### Source excerpt
Vulgarity Blues
Inky is one of my favourite rugby columnists; indeed, one of my fave bloggers on any subject. I read every weekly column he writes, beginning to end.
This week he's touched a raw nerve. I like the free markets and busty babes as much as the next fella, but the cheerleader bullshit doesn't belong in rugby, and the vulgar uglification of field advertising and sideline boards isn't much better.
Go get 'em Inky.
[Excerpts:]:
Goodbye to taste?
My mate and I took our kids to the Blues versus Stormers game at Eden Park on Saturday, taking advantage of the early evening kick-off to see some live action.
The rugby itself was very exciting. The new laws improved the spectacle by making play flow [...] we were all exhausted from the adrenaline of an emotional roller coaster ride.
But there were many things wrong with the experience, all to do with bad marketing. I wonder how many fans have been turned off by such things to the point where they no longer bother to attend live games. [...]
It wouldn’t have been so bad if we’d finally gotten inside the stand and seen tastefully presented signage, but when we did it was a visual cacophony of garish orange-on-blue, black-on-yellow and green-on-red everywhere, all higgledy-piggledy and badly assembled. Every flag and goalpost pad was sponsored, and the pitch itself was emblazoned with logos angled especially for cameras.

### Rows
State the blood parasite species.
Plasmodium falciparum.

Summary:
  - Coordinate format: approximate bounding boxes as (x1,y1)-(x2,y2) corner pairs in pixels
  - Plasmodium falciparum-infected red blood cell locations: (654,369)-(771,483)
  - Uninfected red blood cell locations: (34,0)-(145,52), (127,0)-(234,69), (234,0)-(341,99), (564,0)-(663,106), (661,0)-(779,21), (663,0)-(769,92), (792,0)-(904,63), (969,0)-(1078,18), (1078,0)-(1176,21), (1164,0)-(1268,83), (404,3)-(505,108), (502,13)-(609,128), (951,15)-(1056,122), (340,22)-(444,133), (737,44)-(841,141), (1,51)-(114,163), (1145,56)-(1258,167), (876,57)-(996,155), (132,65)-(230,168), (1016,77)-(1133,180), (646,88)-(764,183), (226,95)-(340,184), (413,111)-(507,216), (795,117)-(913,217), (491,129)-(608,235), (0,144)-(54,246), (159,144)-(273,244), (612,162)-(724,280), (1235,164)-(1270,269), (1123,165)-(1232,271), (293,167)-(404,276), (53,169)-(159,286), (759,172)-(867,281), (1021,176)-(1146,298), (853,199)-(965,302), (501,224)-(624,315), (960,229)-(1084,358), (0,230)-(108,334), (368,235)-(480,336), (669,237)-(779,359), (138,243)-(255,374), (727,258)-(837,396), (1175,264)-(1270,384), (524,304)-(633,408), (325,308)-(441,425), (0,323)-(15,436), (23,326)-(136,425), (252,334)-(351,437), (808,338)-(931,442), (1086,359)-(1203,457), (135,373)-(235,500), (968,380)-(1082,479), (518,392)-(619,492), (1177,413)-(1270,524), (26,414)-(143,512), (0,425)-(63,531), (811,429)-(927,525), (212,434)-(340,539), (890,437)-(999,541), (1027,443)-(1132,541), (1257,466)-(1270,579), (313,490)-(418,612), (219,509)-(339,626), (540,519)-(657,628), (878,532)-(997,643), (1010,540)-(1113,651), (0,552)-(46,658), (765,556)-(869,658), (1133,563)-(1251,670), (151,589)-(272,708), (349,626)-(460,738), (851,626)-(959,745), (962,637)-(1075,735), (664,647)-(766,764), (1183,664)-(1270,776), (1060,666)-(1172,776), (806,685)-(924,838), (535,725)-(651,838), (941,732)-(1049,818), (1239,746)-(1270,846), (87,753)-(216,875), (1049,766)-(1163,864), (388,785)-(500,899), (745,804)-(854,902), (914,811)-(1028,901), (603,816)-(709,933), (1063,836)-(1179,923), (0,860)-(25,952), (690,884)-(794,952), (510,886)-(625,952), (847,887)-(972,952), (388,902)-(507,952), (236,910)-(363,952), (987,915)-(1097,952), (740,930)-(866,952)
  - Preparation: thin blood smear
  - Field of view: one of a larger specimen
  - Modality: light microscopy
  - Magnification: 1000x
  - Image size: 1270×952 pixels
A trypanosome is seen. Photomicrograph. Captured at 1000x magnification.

### Short exercise
In the rugby advertising post, which two teams played in the Eden Park game that the excerpted column describes?

### Result of this task
The Blues and the Stormers.